> _Exercise goal_
Repeat the material verbatim. Images are excluded from the copy.

Recorded data:
-- BEGIN --
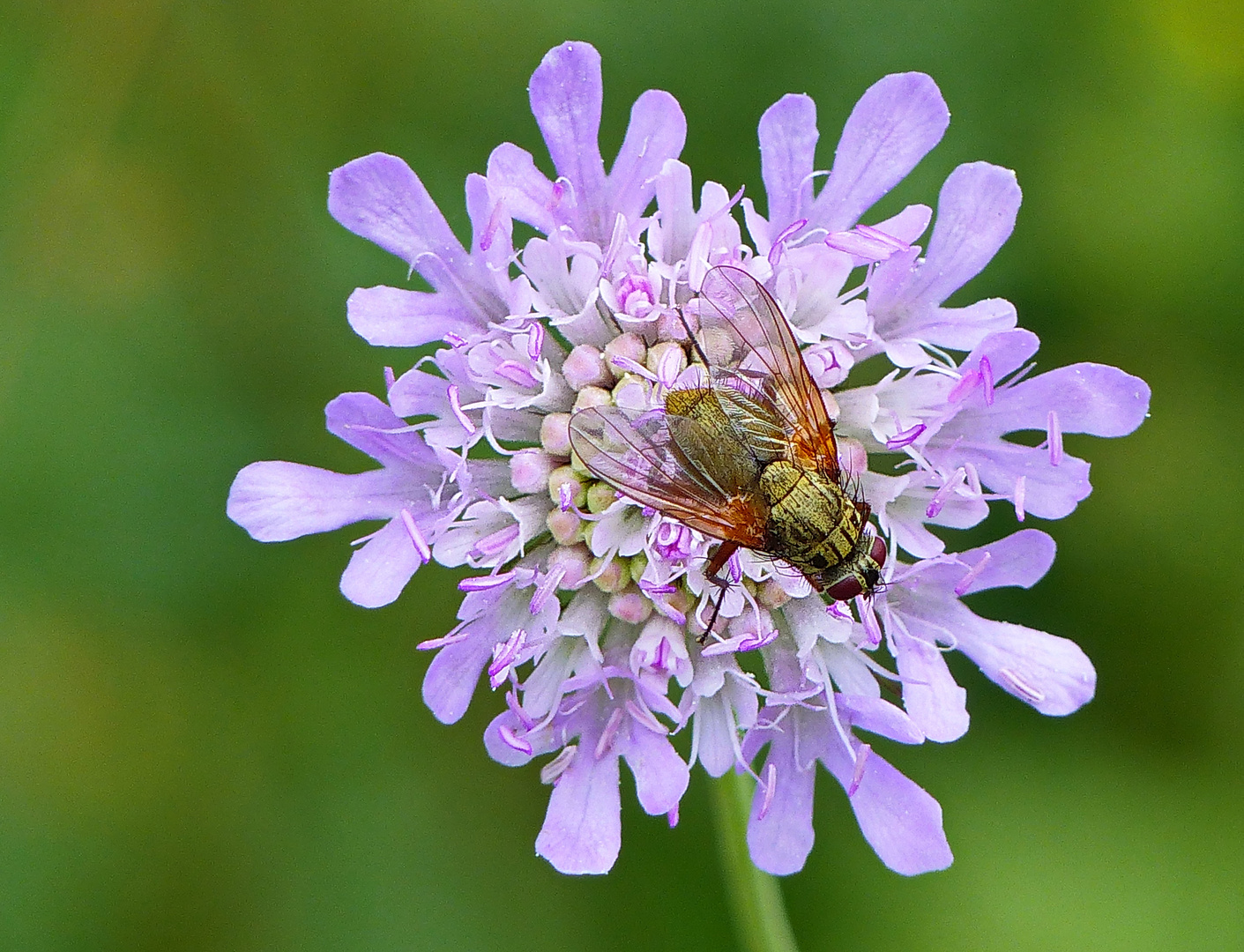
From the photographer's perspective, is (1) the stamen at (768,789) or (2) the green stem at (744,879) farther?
(2) the green stem at (744,879)

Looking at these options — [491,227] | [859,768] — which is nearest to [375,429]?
[491,227]

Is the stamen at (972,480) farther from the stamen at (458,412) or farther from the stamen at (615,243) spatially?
the stamen at (458,412)

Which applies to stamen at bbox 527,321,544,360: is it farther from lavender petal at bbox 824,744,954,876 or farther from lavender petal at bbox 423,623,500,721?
lavender petal at bbox 824,744,954,876

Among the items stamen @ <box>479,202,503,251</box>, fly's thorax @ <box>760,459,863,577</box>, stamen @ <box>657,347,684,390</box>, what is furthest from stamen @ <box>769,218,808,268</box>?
stamen @ <box>479,202,503,251</box>

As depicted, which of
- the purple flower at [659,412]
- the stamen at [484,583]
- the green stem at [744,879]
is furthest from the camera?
the green stem at [744,879]

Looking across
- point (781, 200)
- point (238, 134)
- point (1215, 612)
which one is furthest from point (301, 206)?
point (1215, 612)

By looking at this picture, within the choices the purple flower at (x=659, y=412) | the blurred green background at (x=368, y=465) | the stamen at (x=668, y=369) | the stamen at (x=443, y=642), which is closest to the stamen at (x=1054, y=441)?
the purple flower at (x=659, y=412)

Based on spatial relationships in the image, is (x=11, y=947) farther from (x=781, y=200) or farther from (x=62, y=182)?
(x=781, y=200)
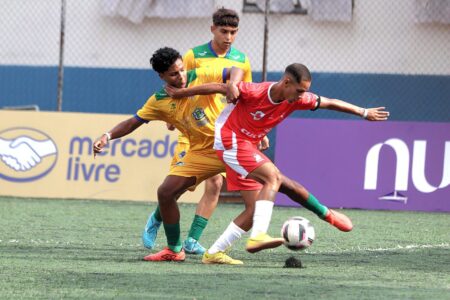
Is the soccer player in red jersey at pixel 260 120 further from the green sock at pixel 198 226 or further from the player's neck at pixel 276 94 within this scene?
the green sock at pixel 198 226

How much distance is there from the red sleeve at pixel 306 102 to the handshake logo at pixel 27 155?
7042 mm

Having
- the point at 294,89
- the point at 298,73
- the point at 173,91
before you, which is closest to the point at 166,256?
the point at 173,91

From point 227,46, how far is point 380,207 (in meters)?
5.39

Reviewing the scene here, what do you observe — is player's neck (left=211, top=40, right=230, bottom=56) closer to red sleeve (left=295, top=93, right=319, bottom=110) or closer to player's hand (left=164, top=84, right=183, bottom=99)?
player's hand (left=164, top=84, right=183, bottom=99)

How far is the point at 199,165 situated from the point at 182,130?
405mm

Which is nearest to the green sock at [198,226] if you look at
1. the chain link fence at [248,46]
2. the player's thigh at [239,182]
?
the player's thigh at [239,182]

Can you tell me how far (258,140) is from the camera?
9.08 m

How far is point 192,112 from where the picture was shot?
31.3 feet

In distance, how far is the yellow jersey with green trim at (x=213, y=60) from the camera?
10.2 metres

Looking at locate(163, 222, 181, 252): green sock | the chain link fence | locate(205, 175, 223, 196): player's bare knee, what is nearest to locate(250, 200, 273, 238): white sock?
-- END --
> _The reply_
From the photographer's perspective, is (1) the stamen at (768,789) or (2) the green stem at (744,879) farther?
(2) the green stem at (744,879)

Looking at these options — [491,227] | [859,768] — which is nearest to [375,429]?
[491,227]

Is the stamen at (972,480) farther from the stamen at (458,412) or farther from the stamen at (615,243) spatially?
the stamen at (458,412)

Which applies to stamen at bbox 527,321,544,360: is it farther from lavender petal at bbox 824,744,954,876 or farther from lavender petal at bbox 423,623,500,721?
lavender petal at bbox 824,744,954,876

Among the items stamen @ <box>479,202,503,251</box>, fly's thorax @ <box>760,459,863,577</box>, stamen @ <box>657,347,684,390</box>, what is furthest from stamen @ <box>769,218,808,268</box>?
stamen @ <box>479,202,503,251</box>

As depicted, which of
- the purple flower at [659,412]
- the stamen at [484,583]
- the green stem at [744,879]
is furthest from the camera?
the green stem at [744,879]

Looking across
- point (781, 200)
- point (238, 134)
- point (1215, 612)
which one is furthest from point (301, 206)?
point (1215, 612)

By looking at this picture, within the choices the purple flower at (x=659, y=412) | the blurred green background at (x=368, y=465) | the stamen at (x=668, y=369) | the stamen at (x=443, y=642), which is closest to the stamen at (x=1054, y=441)?
the purple flower at (x=659, y=412)

Based on spatial relationships in the image, is (x=11, y=947) farther from (x=781, y=200) or farther from (x=62, y=182)?
(x=781, y=200)
Is the soccer player in red jersey at pixel 260 120 further from the green sock at pixel 198 226 or further from the player's neck at pixel 276 94 within this scene?
the green sock at pixel 198 226

How much distance is there from the red sleeve at pixel 306 102 to the handshake logo at pixel 27 155?
7042 mm

Having
- the point at 294,89
- the point at 298,73
- the point at 173,91
before you, which is closest to the point at 166,256?
the point at 173,91

From point 227,46, how far is point 380,207 (in meters)?
5.39

Reviewing the scene here, what do you observe — is player's neck (left=211, top=40, right=230, bottom=56) closer to red sleeve (left=295, top=93, right=319, bottom=110) or closer to player's hand (left=164, top=84, right=183, bottom=99)?
player's hand (left=164, top=84, right=183, bottom=99)

How far is the point at 199,165 situated from the point at 182,130?
405mm

Which is nearest to the green sock at [198,226] if you look at
1. the chain link fence at [248,46]
2. the player's thigh at [239,182]
?
the player's thigh at [239,182]

Can you tell me how far (258,140) is from the camera?
9.08 m

How far is point 192,112 from where the picture was shot?
31.3 feet

In distance, how far is the yellow jersey with green trim at (x=213, y=60) from the camera?
10.2 metres

Looking at locate(163, 222, 181, 252): green sock | the chain link fence | locate(205, 175, 223, 196): player's bare knee, what is nearest to locate(250, 200, 273, 238): white sock?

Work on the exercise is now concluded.